Title: Evidence for conjectured partition identities related to level 4 modules of the affine Lie algebra A_2^{(2)}
Speaker: Debajyoti Nandi, Rutgers University
Date: Monday, July 25, 2011 4:15pm
Location: CoRE Bldg, CoRE 301, Rutgers University, Busch Campus, Piscataway, NJ
Abstract:
Counting the graded dimensions of the vacuum spaces of various modules of affine Lie algebras in two different ways give interesting partition identities. For example, the famous Roger-Ramanujan identities can be proved using representations of the affine Lie algebra A_1^{(1)} (ref [LW]). Representation of other affine Lie algebras has been used to prove Roger-Ramanujan type identities in the works of Bos, Misra, Mandia. Capparelli proved certain partition identities using representations of A_2^{(2)} upto level 3.

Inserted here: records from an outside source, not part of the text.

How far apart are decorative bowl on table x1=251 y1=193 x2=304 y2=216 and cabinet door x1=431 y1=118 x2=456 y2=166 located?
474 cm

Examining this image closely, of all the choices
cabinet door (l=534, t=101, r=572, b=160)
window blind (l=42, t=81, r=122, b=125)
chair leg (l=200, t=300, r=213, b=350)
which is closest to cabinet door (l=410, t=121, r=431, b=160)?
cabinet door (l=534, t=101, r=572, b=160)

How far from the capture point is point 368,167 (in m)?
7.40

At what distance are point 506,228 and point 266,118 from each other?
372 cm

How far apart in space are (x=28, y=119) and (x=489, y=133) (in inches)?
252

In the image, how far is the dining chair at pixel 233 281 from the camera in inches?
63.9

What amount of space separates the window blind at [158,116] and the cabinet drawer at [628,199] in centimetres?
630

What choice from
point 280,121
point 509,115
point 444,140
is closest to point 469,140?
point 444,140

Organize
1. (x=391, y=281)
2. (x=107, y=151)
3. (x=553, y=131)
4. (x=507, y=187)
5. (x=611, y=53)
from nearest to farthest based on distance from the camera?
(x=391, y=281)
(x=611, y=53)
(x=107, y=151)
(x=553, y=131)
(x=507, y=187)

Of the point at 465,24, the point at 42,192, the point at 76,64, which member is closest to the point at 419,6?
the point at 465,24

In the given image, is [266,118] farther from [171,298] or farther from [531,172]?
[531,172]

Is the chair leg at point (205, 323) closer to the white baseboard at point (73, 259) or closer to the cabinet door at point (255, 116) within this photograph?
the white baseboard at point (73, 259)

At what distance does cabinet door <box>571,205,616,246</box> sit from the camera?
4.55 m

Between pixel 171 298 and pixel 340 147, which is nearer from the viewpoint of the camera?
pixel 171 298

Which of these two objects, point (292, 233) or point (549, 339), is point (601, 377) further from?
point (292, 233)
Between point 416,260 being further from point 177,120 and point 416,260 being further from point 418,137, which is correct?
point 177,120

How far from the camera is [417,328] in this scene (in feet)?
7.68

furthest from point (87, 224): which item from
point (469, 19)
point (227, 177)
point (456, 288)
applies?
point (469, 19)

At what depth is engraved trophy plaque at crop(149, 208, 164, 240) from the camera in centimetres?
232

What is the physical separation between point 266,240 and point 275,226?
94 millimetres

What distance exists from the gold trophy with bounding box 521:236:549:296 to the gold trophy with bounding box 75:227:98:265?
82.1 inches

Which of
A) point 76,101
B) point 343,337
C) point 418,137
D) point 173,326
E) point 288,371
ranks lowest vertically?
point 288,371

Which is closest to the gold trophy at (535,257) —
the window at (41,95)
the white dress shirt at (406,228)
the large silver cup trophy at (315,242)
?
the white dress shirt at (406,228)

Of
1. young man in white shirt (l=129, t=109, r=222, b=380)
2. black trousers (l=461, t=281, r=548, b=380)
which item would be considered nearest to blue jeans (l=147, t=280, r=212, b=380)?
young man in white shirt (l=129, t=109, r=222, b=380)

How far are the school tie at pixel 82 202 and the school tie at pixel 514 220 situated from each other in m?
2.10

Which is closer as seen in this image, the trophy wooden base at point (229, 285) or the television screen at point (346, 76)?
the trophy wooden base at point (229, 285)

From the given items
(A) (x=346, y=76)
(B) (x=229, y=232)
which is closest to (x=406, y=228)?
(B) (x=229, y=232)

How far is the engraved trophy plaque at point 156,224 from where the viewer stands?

In this talk, I will present evidence for new (conjectured) partition identities using level 4 modules (level (4,0), and (2,1)) of A_2^{(2)}. For level (4,0), this identity states that the number of partitions of n using parts congruent to 2, 3, 4, 10, 11, 12 modulo 14 is the same as the number of partitions of n with parts greater than one, and with certain type of sub-partitions forbidden (e.g., two consecutive numbers cannot be parts, a part cannot repeat thrice, etc.).